**WHAT IS NEEDED**
Please pull out every line of the material below that contains the word "yellow", matching case exactly.

^^^^^^^^

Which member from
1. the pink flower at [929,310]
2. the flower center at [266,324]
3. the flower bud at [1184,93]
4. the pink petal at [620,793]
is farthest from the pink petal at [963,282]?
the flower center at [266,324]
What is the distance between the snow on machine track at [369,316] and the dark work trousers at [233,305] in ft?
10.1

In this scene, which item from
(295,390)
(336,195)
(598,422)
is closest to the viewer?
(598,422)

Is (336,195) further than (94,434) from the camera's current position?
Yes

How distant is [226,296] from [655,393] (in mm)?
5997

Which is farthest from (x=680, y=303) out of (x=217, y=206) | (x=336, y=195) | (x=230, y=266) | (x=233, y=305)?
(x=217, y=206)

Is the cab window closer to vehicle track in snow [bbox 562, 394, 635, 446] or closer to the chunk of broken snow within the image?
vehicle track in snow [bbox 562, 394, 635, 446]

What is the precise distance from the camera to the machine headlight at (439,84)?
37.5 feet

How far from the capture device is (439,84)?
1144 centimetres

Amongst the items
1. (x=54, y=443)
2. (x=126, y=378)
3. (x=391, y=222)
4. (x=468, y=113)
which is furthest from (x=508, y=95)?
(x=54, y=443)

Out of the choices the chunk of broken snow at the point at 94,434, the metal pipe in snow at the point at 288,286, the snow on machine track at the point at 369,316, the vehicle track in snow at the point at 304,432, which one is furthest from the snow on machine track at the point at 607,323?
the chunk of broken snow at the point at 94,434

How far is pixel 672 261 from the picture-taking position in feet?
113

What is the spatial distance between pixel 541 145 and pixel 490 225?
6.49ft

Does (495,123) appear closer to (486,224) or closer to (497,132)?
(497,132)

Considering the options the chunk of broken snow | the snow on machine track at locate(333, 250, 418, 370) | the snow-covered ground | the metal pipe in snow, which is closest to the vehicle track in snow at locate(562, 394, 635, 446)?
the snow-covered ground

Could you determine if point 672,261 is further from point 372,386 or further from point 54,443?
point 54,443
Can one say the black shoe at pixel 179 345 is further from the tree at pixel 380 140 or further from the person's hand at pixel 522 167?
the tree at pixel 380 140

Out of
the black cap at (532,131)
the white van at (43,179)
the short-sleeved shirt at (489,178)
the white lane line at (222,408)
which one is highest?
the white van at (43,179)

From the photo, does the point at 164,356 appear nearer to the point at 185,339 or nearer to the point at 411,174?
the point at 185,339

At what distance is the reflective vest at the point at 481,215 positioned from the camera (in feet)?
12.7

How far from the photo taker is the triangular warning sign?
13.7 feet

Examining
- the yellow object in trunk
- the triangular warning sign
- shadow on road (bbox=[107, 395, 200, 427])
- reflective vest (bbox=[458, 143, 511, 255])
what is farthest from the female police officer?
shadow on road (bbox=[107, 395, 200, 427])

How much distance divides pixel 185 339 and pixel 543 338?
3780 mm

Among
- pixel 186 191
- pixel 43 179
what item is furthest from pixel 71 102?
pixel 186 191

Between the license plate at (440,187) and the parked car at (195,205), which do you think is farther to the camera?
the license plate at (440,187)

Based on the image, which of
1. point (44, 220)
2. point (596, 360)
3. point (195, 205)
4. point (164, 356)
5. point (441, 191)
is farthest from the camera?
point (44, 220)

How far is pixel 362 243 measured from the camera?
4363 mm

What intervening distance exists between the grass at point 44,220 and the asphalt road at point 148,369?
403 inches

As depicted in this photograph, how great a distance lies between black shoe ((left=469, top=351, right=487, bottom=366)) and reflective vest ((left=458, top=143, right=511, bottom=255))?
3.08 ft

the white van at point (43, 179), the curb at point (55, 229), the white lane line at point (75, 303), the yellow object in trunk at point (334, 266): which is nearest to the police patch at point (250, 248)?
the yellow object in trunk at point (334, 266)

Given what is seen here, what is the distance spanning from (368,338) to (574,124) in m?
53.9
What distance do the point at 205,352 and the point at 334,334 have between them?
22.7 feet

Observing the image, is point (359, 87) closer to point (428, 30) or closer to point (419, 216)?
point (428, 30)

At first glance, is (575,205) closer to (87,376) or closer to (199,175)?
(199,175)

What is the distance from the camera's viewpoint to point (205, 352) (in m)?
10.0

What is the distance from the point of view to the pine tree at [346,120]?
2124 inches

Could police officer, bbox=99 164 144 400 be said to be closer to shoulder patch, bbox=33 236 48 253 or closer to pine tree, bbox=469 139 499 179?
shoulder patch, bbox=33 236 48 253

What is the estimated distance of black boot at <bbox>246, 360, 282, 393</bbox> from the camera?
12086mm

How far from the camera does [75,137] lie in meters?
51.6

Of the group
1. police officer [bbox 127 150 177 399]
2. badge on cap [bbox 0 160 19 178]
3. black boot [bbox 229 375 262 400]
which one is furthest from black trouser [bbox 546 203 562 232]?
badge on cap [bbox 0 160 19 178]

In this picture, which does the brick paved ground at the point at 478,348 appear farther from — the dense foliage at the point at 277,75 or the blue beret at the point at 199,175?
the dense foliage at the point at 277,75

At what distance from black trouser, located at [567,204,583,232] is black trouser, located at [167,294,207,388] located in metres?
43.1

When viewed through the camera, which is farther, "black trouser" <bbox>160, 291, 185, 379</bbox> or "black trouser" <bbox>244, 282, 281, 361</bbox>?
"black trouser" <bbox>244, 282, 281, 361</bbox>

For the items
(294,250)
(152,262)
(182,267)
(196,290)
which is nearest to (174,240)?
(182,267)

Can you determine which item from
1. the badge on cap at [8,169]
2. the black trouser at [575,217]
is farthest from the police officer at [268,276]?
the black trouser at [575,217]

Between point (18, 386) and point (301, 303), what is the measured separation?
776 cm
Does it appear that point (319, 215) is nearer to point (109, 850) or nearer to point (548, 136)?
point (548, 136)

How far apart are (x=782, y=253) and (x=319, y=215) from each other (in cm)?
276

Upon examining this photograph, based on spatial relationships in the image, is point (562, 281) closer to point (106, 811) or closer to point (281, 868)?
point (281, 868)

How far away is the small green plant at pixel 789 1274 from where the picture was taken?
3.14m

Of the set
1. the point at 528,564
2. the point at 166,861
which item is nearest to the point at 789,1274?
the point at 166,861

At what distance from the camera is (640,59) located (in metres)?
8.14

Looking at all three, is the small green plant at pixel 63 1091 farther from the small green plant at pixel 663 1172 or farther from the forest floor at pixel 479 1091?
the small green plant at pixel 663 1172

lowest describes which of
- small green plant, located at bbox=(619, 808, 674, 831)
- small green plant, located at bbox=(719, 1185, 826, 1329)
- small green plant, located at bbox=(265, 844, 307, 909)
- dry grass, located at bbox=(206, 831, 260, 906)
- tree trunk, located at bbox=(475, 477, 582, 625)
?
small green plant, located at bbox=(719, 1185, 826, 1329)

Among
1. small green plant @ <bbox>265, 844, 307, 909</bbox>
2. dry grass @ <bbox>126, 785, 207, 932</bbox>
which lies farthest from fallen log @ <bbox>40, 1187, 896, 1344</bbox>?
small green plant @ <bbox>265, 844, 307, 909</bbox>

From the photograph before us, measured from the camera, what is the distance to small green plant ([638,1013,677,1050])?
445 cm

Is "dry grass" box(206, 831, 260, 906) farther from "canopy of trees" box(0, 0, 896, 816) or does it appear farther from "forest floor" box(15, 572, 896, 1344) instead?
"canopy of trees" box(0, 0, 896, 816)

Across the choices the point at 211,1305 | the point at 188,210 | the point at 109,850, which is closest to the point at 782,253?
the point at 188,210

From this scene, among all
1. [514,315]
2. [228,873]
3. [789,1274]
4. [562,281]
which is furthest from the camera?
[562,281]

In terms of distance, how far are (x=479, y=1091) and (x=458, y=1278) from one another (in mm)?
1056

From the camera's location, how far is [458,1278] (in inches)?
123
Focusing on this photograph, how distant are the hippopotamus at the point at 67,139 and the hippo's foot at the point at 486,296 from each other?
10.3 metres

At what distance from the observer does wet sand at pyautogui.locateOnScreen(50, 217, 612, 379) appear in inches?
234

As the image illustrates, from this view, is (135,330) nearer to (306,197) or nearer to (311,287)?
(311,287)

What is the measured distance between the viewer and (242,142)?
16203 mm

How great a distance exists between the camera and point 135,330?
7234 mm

^^^^^^^^

**EXPECTED OUTPUT**
- the yellow object in trunk
the white van at point (43, 179), the curb at point (55, 229), the white lane line at point (75, 303), the yellow object in trunk at point (334, 266): which is nearest to the police patch at point (250, 248)?
the yellow object in trunk at point (334, 266)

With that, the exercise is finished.